Input data
◆ ◆ ◆ ◆ ◆

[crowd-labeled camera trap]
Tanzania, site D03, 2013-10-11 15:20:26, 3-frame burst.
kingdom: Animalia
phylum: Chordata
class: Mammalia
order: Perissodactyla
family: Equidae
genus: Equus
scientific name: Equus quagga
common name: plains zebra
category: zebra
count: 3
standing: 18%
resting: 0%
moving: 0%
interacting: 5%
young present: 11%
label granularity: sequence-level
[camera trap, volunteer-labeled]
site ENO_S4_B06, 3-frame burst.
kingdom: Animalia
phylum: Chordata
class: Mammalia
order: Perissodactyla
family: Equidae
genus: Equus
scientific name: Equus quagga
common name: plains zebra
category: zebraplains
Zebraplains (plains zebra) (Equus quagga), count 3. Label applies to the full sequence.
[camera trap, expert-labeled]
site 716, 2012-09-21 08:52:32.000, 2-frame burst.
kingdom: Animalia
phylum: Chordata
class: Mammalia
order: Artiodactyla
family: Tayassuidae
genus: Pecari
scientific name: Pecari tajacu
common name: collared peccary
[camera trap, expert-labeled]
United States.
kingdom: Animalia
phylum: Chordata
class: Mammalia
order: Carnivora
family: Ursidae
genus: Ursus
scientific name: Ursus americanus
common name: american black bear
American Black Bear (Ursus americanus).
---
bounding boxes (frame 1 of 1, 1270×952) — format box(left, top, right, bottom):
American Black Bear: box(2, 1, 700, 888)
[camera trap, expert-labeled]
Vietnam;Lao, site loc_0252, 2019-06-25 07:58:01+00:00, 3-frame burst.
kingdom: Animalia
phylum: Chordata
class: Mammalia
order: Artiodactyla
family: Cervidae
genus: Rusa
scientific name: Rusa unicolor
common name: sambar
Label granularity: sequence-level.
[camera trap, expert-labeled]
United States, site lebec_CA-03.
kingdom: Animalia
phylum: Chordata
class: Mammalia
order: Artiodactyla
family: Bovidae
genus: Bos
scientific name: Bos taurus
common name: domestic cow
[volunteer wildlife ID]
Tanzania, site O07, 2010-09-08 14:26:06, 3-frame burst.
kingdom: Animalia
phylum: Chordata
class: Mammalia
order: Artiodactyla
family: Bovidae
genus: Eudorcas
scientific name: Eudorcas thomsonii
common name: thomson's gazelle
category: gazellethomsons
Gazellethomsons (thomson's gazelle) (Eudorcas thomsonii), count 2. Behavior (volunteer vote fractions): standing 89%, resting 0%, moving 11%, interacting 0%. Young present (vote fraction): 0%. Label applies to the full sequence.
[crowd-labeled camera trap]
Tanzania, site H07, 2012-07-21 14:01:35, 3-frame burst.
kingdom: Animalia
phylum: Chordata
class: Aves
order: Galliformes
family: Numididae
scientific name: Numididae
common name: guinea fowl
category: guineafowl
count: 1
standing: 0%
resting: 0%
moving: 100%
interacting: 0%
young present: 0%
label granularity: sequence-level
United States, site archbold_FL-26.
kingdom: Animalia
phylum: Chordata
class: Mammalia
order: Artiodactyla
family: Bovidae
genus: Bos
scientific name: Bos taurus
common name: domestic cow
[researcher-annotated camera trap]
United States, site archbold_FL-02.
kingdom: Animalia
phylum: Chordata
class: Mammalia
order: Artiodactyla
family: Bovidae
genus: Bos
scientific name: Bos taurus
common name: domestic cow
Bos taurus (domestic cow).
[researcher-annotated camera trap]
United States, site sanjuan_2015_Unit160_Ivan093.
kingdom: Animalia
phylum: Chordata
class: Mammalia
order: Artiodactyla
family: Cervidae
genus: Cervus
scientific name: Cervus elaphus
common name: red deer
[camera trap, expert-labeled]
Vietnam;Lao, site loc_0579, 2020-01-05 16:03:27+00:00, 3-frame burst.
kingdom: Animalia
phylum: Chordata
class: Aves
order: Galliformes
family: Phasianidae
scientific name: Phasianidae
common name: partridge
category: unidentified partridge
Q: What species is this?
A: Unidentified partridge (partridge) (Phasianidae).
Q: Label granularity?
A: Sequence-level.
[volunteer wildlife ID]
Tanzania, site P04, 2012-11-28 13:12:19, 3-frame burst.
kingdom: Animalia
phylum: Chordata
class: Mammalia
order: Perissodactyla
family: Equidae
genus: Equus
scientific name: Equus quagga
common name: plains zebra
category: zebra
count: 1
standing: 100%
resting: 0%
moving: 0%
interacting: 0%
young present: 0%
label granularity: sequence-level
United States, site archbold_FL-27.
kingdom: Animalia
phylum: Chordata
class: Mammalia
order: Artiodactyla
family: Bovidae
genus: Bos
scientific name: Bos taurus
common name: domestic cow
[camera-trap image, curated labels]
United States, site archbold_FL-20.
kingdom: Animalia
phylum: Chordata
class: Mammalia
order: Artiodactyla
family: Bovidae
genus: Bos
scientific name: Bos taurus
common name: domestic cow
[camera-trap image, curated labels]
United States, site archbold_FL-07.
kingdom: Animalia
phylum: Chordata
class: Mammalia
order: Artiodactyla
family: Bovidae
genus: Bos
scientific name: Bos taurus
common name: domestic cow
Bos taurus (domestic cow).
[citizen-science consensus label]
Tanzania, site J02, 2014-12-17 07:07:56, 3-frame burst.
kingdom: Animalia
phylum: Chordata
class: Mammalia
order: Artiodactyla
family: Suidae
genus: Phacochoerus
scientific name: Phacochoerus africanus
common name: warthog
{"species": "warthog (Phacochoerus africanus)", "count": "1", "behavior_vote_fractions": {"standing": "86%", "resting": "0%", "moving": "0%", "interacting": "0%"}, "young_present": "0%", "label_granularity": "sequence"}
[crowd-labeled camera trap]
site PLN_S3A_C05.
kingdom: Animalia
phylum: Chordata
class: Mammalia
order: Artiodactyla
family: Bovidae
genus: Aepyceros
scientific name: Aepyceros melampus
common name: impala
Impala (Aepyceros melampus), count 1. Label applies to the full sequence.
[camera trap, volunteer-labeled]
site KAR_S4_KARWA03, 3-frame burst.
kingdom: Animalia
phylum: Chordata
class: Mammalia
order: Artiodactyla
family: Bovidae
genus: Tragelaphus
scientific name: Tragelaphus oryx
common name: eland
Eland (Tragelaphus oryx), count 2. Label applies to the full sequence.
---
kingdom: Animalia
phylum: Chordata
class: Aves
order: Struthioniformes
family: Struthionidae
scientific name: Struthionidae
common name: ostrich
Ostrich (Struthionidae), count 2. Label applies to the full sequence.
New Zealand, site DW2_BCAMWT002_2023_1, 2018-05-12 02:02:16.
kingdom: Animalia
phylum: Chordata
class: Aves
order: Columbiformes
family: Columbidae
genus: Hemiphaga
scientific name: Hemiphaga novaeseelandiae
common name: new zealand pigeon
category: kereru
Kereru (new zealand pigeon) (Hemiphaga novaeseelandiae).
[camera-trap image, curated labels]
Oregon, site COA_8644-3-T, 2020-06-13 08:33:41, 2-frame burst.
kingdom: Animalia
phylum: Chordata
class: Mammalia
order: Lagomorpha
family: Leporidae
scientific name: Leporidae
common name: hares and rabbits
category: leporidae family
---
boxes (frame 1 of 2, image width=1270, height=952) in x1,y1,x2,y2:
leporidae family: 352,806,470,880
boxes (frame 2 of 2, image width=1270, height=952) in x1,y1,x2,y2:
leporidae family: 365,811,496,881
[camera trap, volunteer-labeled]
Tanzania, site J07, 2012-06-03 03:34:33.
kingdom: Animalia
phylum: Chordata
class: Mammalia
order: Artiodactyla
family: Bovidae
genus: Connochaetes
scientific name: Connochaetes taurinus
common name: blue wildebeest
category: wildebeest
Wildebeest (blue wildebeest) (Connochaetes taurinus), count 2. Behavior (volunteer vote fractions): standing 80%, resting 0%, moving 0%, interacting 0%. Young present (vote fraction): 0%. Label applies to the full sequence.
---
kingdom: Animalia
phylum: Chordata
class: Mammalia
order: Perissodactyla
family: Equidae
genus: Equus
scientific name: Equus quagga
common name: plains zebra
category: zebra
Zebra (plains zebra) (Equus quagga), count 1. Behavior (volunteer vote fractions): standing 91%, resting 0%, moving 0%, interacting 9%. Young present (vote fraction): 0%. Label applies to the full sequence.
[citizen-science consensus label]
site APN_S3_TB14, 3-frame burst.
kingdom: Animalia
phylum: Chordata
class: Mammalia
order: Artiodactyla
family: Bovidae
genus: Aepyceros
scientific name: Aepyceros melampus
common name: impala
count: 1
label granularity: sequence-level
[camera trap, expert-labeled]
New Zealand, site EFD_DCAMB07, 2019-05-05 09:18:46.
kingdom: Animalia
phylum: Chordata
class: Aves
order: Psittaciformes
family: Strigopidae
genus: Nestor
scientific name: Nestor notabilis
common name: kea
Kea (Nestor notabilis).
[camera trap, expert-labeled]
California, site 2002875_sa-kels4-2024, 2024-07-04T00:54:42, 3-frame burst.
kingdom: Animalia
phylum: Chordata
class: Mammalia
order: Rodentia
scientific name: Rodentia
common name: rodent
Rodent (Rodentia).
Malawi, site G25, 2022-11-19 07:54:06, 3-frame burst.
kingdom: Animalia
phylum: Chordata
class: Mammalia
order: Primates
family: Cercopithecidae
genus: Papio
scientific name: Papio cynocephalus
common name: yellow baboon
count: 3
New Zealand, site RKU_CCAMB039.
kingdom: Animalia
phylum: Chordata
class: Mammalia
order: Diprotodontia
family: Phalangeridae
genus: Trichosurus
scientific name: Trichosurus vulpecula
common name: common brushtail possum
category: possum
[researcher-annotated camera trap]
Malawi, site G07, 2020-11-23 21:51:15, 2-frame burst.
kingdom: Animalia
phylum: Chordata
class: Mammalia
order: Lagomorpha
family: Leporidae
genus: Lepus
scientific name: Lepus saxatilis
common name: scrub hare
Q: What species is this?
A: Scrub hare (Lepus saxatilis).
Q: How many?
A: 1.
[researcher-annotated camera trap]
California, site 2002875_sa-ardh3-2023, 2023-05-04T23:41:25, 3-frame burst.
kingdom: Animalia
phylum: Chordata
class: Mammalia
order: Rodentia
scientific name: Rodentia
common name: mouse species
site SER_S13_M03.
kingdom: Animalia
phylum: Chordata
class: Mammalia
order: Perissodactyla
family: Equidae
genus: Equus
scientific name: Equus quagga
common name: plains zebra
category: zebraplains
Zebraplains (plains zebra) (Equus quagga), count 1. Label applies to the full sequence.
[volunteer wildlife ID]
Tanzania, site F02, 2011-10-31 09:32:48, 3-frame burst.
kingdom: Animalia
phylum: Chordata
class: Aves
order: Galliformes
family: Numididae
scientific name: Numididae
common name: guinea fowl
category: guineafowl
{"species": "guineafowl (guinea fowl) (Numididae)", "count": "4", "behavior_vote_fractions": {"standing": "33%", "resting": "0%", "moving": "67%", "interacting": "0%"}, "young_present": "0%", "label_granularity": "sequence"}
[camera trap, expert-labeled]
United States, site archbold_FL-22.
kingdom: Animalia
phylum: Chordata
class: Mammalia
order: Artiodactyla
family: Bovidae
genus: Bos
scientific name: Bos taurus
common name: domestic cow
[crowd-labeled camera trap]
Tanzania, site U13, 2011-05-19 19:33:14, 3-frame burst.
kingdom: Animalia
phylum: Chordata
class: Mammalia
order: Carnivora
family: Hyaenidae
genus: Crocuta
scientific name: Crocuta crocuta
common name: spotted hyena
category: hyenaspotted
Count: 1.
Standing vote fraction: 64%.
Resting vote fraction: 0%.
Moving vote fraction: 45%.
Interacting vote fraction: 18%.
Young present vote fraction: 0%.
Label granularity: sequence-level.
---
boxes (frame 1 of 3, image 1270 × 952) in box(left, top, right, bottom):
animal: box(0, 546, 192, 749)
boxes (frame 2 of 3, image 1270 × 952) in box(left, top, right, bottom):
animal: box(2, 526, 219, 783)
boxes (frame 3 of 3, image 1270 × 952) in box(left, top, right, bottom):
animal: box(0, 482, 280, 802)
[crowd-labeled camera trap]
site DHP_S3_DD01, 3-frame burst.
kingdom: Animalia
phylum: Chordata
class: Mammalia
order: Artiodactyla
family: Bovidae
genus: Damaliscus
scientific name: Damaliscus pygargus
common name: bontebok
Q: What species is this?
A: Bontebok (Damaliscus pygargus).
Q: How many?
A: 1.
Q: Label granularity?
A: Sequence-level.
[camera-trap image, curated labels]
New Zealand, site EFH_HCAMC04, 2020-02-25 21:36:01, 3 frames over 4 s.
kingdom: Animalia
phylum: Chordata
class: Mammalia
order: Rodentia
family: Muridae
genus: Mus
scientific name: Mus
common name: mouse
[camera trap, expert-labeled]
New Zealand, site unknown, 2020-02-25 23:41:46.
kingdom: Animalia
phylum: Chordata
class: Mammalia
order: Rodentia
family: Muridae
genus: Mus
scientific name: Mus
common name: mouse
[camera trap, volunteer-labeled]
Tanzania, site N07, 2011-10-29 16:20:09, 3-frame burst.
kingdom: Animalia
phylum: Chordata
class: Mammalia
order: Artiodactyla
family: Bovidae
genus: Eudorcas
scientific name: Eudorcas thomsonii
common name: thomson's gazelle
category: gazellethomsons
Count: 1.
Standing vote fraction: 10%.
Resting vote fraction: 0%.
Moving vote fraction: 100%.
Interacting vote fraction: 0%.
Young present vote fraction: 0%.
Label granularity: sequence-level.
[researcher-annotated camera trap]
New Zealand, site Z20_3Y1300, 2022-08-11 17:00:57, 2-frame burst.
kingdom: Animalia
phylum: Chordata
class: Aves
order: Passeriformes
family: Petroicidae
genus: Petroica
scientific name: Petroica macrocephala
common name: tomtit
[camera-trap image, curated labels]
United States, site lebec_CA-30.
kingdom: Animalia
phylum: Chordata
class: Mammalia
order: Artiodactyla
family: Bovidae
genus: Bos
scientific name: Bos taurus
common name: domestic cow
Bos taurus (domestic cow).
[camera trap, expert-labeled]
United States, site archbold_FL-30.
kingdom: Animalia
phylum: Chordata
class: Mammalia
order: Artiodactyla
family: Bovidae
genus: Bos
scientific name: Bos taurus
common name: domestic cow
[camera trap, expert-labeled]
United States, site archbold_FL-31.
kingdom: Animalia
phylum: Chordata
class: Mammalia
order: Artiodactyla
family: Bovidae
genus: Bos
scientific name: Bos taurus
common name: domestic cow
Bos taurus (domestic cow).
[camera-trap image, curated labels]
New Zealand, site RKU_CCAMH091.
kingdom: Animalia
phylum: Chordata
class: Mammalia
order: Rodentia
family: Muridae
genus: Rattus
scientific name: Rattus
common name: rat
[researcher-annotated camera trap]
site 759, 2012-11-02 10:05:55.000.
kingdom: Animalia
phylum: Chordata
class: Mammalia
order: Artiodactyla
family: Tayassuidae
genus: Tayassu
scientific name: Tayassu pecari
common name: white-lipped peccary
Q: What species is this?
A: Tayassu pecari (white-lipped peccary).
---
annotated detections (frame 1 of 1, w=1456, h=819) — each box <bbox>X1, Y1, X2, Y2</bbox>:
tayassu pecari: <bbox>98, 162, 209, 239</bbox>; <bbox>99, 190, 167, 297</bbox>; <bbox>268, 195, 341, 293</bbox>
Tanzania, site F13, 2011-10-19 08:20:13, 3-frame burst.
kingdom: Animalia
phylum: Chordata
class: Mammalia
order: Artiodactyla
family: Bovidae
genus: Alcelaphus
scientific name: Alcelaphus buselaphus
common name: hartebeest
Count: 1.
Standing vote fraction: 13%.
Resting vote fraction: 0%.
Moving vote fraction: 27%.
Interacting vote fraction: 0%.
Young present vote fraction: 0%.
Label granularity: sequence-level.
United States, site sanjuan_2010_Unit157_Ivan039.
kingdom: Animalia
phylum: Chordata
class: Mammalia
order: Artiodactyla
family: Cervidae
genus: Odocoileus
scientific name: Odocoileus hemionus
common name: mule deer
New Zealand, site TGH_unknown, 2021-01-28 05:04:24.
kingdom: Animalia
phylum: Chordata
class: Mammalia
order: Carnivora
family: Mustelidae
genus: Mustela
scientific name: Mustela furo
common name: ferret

◆ ◆ ◆ ◆ ◆

Task item
Transcribe each line of the data above, unaltered, from the one where "2024-07-04T00:54:42, 3-frame burst." appears to the one where "family: Cercopithecidae" appears, inclusive of both.

Completed task
California, site 2002875_sa-kels4-2024, 2024-07-04T00:54:42, 3-frame burst.
kingdom: Animalia
phylum: Chordata
class: Mammalia
order: Rodentia
scientific name: Rodentia
common name: rodent
Rodent (Rodentia).
Malawi, site G25, 2022-11-19 07:54:06, 3-frame burst.
kingdom: Animalia
phylum: Chordata
class: Mammalia
order: Primates
family: Cercopithecidae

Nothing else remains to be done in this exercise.